Accurately assessing the situation, we realized that the teens were so uninterested in the display that they’d quickly move on, and we were right. The teens descended upon the exhibit and fled from it in one quick swoop, much like the blinding swarm of locusts with which the Egyptians contended in Moses’ time.
Soon, the other viewers moved back into the open, emitted a collective sigh of relief and resumed enjoying themselves.
But pleasure was short-lived.
No sooner had the teens departed, than in walked two mothers with one toddler and one infant each. At first, the kids seemed harmless, but once they became aware of the lay of the land, the toddlers had a grand time dodging in and out of the exhibit configuration, dropping cheerios and other bits of food in their wake, and applying greasy fingerprints to the walls and display cases.
The mothers strolled casually through the rooms, regularly plying their offspring with more and more crumb-producing snacks, at the same time managing to disregard the wailing of their unhappy babies in the carriages they pushed.
“Why do people bring noisy little kids and babies to grown-up exhibits?” my friend wondered. It was an excellent question, but neither of us was in the mood to ask the mothers to answer it.
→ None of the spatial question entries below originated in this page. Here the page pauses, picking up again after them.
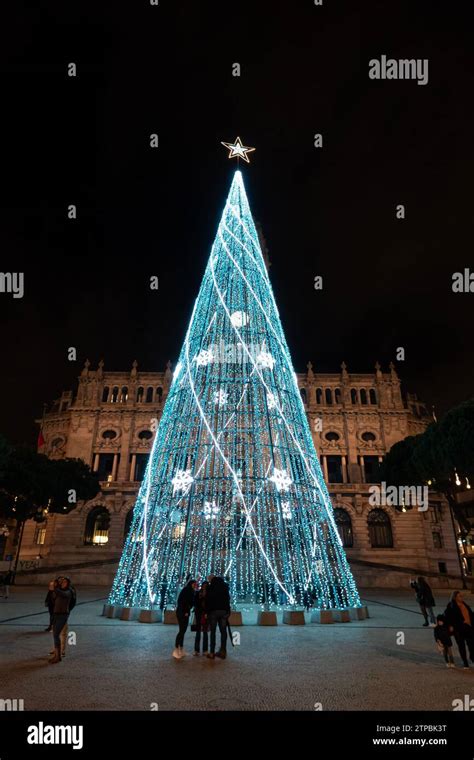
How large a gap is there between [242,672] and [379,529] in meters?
40.2

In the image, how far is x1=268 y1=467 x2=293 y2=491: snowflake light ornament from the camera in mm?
13219

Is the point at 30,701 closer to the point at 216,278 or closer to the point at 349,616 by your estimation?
the point at 349,616

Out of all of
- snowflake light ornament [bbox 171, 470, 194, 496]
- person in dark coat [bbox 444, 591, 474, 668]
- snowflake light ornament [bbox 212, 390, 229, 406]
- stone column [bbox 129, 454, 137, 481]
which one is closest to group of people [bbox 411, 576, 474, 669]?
person in dark coat [bbox 444, 591, 474, 668]

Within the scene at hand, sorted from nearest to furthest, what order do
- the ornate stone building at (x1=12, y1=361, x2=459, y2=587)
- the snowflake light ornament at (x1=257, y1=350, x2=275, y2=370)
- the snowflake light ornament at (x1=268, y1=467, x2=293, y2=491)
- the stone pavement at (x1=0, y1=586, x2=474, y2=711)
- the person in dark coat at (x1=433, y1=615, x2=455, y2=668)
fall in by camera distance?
the stone pavement at (x1=0, y1=586, x2=474, y2=711)
the person in dark coat at (x1=433, y1=615, x2=455, y2=668)
the snowflake light ornament at (x1=268, y1=467, x2=293, y2=491)
the snowflake light ornament at (x1=257, y1=350, x2=275, y2=370)
the ornate stone building at (x1=12, y1=361, x2=459, y2=587)

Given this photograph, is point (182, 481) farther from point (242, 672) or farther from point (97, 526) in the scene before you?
point (97, 526)

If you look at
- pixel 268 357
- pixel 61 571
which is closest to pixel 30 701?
pixel 268 357

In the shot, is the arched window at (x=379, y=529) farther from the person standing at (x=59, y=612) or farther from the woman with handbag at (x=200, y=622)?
the person standing at (x=59, y=612)

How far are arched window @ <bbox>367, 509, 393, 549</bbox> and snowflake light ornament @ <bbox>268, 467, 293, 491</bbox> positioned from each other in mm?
34877

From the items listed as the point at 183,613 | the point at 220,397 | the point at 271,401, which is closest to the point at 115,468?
the point at 220,397

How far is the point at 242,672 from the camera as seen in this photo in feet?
27.3

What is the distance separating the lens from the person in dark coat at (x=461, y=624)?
28.8 ft

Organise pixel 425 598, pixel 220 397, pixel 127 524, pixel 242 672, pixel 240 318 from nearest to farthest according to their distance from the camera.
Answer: pixel 242 672
pixel 425 598
pixel 220 397
pixel 240 318
pixel 127 524

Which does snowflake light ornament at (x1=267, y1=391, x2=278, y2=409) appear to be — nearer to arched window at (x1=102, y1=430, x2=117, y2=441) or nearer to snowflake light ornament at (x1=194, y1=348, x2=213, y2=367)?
snowflake light ornament at (x1=194, y1=348, x2=213, y2=367)
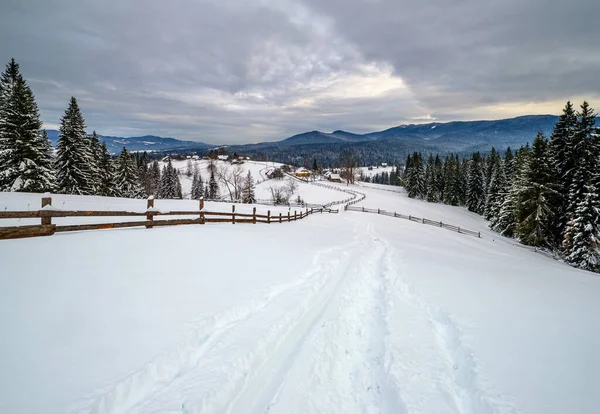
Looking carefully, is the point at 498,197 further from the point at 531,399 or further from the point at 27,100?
the point at 27,100

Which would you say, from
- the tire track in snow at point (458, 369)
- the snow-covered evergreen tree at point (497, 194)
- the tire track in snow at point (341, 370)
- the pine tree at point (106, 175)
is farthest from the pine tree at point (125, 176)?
the snow-covered evergreen tree at point (497, 194)

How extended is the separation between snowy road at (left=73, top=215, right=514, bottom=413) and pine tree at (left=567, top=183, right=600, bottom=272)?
2240 centimetres

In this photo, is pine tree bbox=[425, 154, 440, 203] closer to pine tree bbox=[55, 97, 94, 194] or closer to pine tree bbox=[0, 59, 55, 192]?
pine tree bbox=[55, 97, 94, 194]

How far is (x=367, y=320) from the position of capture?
652 centimetres

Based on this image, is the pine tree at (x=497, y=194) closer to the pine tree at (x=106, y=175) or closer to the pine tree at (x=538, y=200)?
the pine tree at (x=538, y=200)

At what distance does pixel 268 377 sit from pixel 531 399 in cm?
390

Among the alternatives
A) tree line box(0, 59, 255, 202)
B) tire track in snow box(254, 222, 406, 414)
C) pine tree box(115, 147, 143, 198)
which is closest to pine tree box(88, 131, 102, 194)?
tree line box(0, 59, 255, 202)

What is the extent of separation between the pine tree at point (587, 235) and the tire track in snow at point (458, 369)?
22.1m

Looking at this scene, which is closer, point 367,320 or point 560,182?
point 367,320

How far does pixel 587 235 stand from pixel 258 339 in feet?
91.1

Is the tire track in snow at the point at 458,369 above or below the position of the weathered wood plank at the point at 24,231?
below

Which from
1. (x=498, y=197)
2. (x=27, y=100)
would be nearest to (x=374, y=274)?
(x=27, y=100)

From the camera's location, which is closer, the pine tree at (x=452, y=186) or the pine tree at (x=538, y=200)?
the pine tree at (x=538, y=200)

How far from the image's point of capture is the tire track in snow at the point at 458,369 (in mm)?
3900
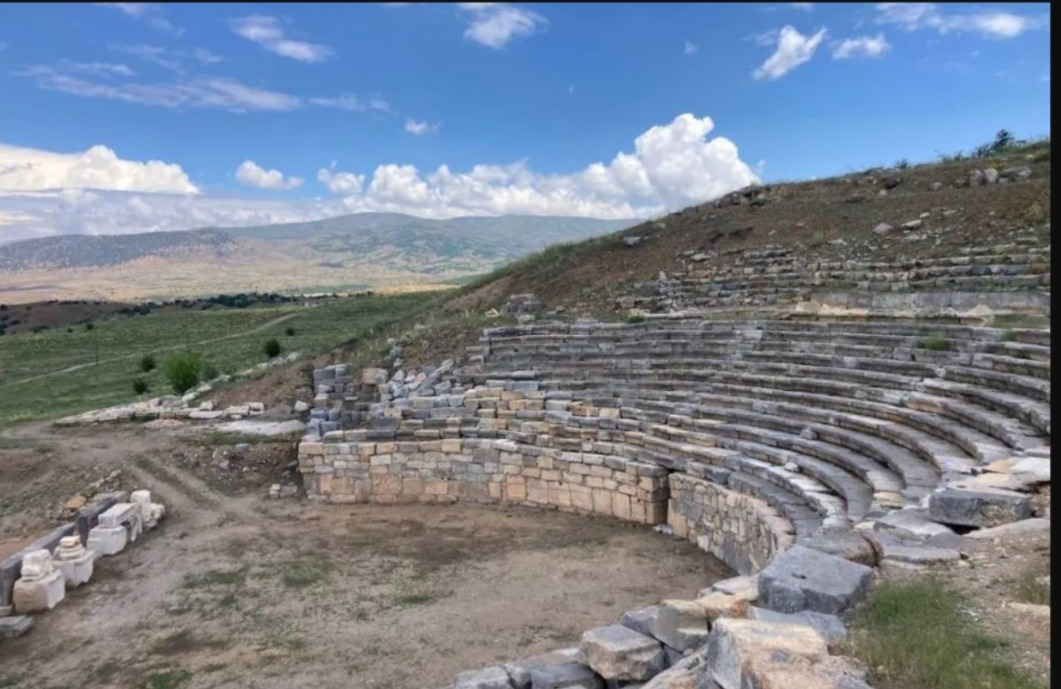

In vain, we looked around to see if the other visitors were bothered by the kids: perhaps we could all join forces to send them to other areas of the museum more suitable to the exercise of limbs and lungs.
No, the teens, toddlers and babies had managed to empty the exhibit of everyone but us. I’m proud to report that we stayed. With Marco Polo all to ourselves, we ended up having a swell time.
Am I hopelessly “out of it” and fatally old fashioned? Must I learn to accept the insensitivity, rudeness, selfishness and sense of entitlement of the inhabitants of our current world?
Or is it okay to be worried? Are you worried, too? Worriers of the world, unite!
Chana Shapiro is not a misanthrope; however, it’s just a matter of time. She’s on her knees begging all parents, grandparents and teachers: please, please, please, get your acts together before it’s too late. A society is a terrible thing to waste.